Geico - Chevy Chase, MD
posted about 2 months ago
GEICO is seeking an experienced Staff Engineer to provide enterprise support for application security in our hybrid, multi-cloud environments. In this senior-level position, you will proactively and holistically lead and support Application Security activities that guide the design, development, security of code, and code repositories for cloud-hosted and open-source applications. Your role will involve implementing solutions that include CICD integrations, SAST, DAST, IAC, SCA, secure cloud platform engineering, and automated threat modeling. As the Application Security Staff Engineer, you will work closely with development teams, product teams, and other teams across the organization to integrate security into the product lifecycle.

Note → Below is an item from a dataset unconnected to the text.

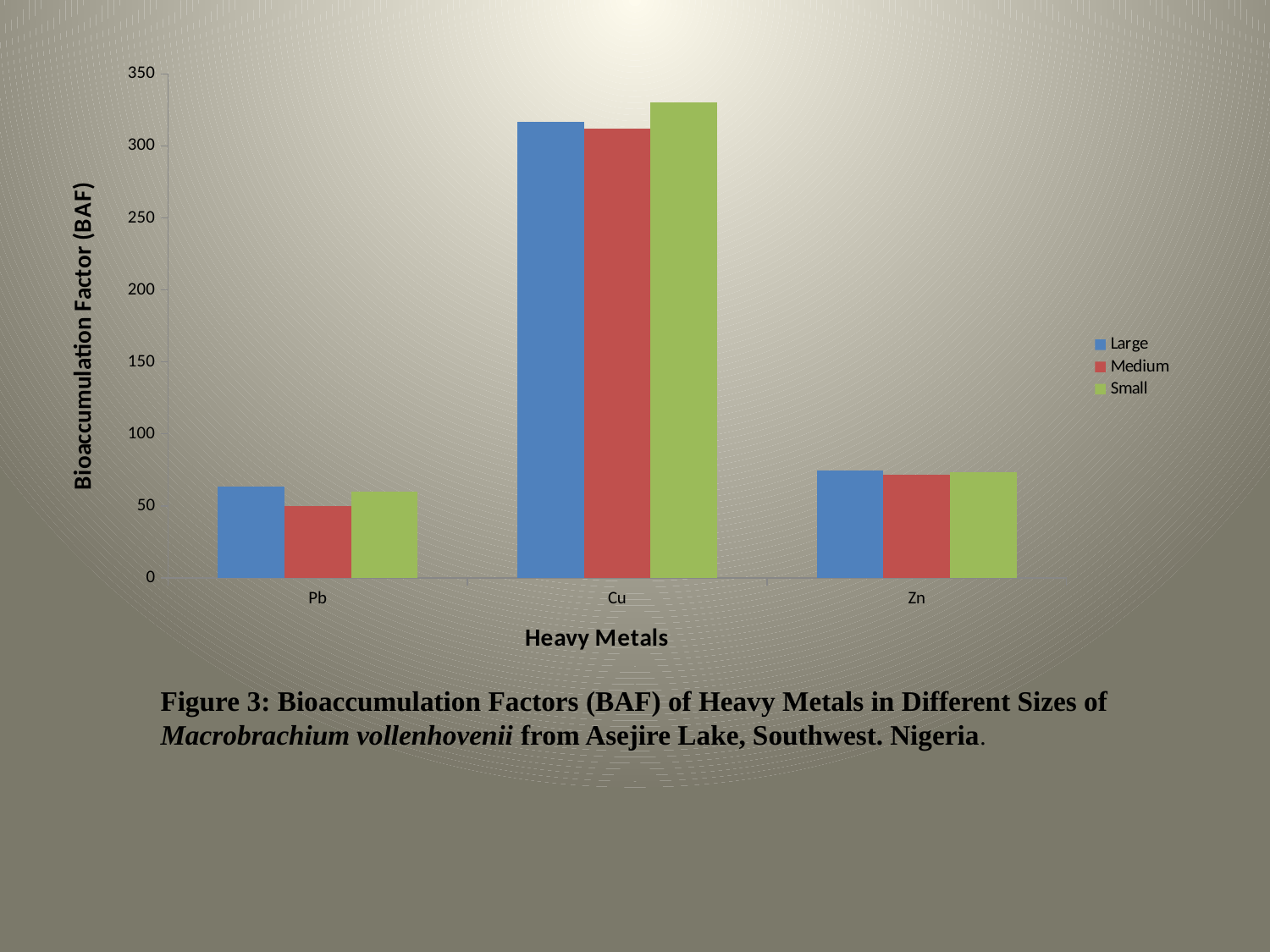
Which heavy metal has the lowest bioaccumulation factor for the Medium size? Pb Is the value for Cu in the Small size greater or less than 300? greater Is the value for Cu in the Medium size greater or less than 350? less What is the title of the x axis? Heavy Metals What kind of chart is shown on the slide? bar chart How many heavy metal categories are shown on the x axis? 3 Is the value for Zn in the Large size greater or less than 50? greater What is the title of the y axis? Bioaccumulation Factor (BAF) For Pb, which is larger: the Large bar or the Medium bar? Large Which heavy metal has the highest bioaccumulation factor for the Large size? Cu How many series does the legend list? 3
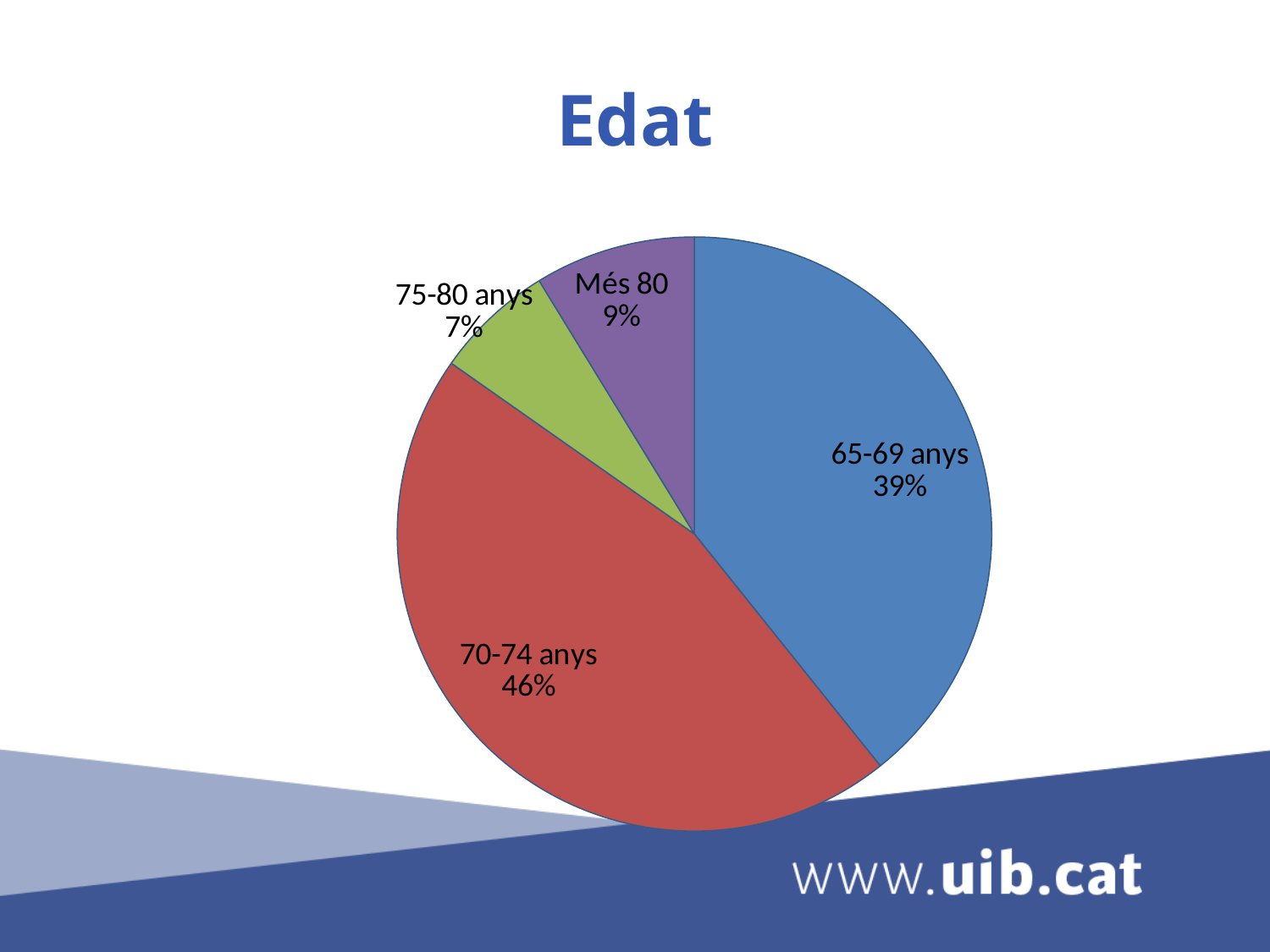
Which age group has the smallest slice of the pie? 75-80 anys What kind of chart is shown on the slide? Pie chart Which slice is larger, Més 80 or 75-80 anys? Més 80 What share of the pie does the 70-74 anys slice represent? 46% How many slices does the pie chart have? 4 What is the value shown for the 75-80 anys slice? 7% What is the value shown for the Més 80 slice? 9% What is the title of the chart? Edat What is the difference in percentage points between the 70-74 anys and 65-69 anys slices? 7 Which age group has the largest slice of the pie? 70-74 anys What colour is the 70-74 anys slice? Red What share of the pie does the 65-69 anys slice represent? 39%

You will be a subject matter expert in defining security requirements, secure application design, performing application security assessments, threat modeling, and providing developers with remediation guidance and solutions. On any given day, you may evaluate a new system, review a proposed application design, or provide solutions for application security and coding best practices. Your responsibilities will include working independently with developers, system/network engineers, product owners, and other engineers to ensure secure design, development, and implementation of cloud-based applications. You will define and document secure architecture patterns and anti-patterns, perform security architecture design reviews of products including web applications, services, and mobile applications, and define security best practices and standards to partner with Product Development teams for implementation. Additionally, you will serve as a technical advisor and consultant to colleagues and GEICO leadership on the implementation of the Cybersecurity application security policy and standards, providing technical thought leadership for integration decisions, and ensuring the integrity of GEICO mission objectives while protecting GEICO assets from cyber threats and vulnerabilities.